### Objective
Return the data unchanged from its first line through the line containing "112L9 115L17 117L23", including both of those lines.

### Exercise materials
▬▬▬▬▬▬▬▬▬▬
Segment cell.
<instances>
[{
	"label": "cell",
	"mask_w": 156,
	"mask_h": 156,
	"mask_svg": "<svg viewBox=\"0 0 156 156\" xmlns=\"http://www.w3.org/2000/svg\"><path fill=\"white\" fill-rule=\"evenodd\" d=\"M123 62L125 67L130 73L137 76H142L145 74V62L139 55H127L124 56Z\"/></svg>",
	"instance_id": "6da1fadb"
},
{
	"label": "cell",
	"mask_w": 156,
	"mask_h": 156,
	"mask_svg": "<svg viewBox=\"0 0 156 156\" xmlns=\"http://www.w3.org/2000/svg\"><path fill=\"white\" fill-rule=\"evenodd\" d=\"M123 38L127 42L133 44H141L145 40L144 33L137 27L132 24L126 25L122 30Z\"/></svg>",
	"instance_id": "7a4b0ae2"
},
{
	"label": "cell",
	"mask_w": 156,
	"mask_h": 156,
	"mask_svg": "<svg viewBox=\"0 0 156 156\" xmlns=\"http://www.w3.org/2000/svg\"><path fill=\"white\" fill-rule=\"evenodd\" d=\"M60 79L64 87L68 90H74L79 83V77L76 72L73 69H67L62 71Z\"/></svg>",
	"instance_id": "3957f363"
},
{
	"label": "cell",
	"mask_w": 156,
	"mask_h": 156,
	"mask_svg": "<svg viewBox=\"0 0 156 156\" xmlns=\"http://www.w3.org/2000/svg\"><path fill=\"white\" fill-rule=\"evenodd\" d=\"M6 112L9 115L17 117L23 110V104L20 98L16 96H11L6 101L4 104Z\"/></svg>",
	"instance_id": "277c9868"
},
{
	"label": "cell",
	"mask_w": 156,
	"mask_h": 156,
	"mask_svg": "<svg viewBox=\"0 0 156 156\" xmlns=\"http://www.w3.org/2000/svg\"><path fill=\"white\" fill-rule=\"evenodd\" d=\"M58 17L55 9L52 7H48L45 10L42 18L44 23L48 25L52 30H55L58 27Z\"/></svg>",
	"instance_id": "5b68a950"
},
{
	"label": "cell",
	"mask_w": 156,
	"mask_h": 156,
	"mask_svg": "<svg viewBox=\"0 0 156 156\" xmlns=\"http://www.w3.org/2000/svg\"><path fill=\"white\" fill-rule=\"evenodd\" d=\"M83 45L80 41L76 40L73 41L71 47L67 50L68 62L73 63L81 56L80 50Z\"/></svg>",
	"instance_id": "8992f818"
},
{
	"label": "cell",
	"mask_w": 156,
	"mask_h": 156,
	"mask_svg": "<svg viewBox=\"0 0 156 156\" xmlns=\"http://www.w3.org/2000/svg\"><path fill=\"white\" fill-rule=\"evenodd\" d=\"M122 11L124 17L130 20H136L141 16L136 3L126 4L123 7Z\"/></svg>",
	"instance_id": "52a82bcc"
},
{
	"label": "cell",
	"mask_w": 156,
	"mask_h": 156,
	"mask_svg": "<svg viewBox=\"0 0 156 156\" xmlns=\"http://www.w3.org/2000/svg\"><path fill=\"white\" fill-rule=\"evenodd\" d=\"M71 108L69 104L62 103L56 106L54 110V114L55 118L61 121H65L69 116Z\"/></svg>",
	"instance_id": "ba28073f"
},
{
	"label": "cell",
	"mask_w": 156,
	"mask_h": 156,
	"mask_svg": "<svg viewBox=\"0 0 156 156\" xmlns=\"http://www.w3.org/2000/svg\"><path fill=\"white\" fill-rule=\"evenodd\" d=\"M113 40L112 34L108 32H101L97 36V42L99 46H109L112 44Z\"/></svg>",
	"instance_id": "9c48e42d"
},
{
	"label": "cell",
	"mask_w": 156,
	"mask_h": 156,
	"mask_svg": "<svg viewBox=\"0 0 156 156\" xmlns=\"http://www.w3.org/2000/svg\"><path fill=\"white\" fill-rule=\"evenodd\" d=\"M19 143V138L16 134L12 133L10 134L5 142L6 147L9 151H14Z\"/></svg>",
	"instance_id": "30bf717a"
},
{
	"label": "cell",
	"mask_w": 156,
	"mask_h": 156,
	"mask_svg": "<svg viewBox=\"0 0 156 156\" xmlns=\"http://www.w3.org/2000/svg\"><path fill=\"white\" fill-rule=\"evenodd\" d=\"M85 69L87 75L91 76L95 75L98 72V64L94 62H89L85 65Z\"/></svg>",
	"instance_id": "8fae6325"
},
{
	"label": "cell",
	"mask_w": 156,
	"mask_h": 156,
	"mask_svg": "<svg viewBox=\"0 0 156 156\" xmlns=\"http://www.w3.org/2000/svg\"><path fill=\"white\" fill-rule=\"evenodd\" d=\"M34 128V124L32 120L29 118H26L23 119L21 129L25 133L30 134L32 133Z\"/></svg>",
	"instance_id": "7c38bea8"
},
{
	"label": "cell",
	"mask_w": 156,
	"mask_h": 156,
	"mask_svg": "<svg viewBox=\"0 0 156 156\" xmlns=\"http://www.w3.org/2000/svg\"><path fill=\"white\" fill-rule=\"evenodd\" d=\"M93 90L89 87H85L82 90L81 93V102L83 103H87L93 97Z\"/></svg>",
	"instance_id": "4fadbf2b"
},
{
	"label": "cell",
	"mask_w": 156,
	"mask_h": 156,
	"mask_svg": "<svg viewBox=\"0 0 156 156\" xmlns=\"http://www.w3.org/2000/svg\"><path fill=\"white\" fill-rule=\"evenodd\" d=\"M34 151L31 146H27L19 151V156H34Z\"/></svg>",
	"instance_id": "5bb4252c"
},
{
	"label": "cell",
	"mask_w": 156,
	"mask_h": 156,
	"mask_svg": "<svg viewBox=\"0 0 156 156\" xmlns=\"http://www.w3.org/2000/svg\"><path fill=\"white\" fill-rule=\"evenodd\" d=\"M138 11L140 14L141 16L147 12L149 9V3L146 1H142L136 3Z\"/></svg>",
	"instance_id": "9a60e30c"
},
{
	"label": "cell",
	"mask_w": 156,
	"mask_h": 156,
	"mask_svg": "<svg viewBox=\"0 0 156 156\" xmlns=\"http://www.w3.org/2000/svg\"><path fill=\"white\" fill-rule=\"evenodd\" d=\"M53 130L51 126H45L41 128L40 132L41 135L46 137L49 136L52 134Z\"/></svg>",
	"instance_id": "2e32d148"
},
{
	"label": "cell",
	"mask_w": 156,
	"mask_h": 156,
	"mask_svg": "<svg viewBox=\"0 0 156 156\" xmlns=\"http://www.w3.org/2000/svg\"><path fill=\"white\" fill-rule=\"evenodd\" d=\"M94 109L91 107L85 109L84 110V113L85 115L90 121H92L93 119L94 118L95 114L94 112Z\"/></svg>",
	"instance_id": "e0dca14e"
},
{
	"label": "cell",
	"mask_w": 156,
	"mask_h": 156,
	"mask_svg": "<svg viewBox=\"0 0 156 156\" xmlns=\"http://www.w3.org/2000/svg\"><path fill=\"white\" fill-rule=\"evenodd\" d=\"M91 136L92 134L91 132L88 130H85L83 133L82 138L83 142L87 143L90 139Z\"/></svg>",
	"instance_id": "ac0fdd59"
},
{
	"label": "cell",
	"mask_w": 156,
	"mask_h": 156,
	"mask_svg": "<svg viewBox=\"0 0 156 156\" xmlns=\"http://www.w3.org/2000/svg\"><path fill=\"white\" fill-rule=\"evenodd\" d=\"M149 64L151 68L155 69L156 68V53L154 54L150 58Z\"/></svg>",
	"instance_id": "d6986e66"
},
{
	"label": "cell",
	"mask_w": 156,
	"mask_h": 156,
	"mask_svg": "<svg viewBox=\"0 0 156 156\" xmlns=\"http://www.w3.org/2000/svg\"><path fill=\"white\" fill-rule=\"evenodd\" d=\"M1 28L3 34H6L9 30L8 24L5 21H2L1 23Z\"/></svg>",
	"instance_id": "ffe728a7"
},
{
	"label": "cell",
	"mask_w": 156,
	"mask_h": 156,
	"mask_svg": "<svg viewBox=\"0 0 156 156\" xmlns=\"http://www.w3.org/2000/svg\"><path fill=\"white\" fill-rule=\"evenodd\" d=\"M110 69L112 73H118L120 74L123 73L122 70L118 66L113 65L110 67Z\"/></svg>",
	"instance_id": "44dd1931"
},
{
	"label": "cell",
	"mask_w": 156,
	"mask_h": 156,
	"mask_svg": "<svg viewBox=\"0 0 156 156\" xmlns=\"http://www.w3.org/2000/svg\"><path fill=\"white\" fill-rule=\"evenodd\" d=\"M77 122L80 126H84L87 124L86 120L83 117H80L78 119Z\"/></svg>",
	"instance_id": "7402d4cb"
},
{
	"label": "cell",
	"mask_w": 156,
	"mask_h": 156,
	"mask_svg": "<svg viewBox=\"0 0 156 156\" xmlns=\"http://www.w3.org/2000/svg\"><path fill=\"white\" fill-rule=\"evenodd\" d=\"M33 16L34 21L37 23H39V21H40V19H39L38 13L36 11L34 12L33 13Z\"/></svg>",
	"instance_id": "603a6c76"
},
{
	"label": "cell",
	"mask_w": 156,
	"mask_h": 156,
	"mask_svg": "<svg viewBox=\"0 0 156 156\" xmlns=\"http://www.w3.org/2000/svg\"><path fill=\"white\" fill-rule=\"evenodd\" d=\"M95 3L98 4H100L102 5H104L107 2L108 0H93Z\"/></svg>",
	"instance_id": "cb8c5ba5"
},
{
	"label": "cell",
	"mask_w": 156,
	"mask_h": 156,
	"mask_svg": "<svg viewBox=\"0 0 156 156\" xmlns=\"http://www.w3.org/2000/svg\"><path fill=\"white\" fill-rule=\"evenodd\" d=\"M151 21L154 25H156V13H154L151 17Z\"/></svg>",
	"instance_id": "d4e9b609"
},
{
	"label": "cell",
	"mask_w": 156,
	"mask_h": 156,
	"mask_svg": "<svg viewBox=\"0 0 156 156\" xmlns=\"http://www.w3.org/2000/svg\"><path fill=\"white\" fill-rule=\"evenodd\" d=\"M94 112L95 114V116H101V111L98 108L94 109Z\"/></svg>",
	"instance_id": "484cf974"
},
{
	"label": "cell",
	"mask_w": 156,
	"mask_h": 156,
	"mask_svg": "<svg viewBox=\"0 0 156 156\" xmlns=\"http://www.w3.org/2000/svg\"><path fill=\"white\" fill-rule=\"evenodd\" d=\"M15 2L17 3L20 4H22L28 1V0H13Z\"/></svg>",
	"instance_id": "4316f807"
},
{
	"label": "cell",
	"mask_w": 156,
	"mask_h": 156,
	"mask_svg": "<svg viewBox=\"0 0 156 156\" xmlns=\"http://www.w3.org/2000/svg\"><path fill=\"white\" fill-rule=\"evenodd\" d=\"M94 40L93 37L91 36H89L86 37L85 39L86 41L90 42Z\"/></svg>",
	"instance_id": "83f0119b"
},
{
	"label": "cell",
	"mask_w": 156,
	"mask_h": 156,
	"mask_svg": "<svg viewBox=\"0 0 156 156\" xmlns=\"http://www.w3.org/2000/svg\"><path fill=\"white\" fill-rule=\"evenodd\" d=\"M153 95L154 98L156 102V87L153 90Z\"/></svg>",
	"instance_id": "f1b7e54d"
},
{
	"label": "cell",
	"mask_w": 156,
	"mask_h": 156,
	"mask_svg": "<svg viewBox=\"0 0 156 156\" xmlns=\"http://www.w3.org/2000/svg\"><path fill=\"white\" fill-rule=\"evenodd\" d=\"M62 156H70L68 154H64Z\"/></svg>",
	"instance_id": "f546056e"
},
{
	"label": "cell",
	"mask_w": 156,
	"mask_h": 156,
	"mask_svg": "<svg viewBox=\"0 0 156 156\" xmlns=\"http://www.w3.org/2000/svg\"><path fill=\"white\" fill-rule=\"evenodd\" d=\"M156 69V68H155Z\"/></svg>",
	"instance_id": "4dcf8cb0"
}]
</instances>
▬▬▬▬▬▬▬▬▬▬
### Output for this exercise
Segment cell.
<instances>
[{
	"label": "cell",
	"mask_w": 156,
	"mask_h": 156,
	"mask_svg": "<svg viewBox=\"0 0 156 156\" xmlns=\"http://www.w3.org/2000/svg\"><path fill=\"white\" fill-rule=\"evenodd\" d=\"M123 62L125 67L130 73L137 76H142L145 74V62L139 55H127L124 56Z\"/></svg>",
	"instance_id": "6da1fadb"
},
{
	"label": "cell",
	"mask_w": 156,
	"mask_h": 156,
	"mask_svg": "<svg viewBox=\"0 0 156 156\" xmlns=\"http://www.w3.org/2000/svg\"><path fill=\"white\" fill-rule=\"evenodd\" d=\"M123 38L127 42L133 44H141L145 40L144 33L137 27L132 24L126 25L122 30Z\"/></svg>",
	"instance_id": "7a4b0ae2"
},
{
	"label": "cell",
	"mask_w": 156,
	"mask_h": 156,
	"mask_svg": "<svg viewBox=\"0 0 156 156\" xmlns=\"http://www.w3.org/2000/svg\"><path fill=\"white\" fill-rule=\"evenodd\" d=\"M60 79L64 87L68 90H74L79 83V77L76 72L73 69H67L62 71Z\"/></svg>",
	"instance_id": "3957f363"
},
{
	"label": "cell",
	"mask_w": 156,
	"mask_h": 156,
	"mask_svg": "<svg viewBox=\"0 0 156 156\" xmlns=\"http://www.w3.org/2000/svg\"><path fill=\"white\" fill-rule=\"evenodd\" d=\"M6 112L9 115L17 117L23 110V104L20 98L16 96H11L6 101L4 104Z\"/></svg>",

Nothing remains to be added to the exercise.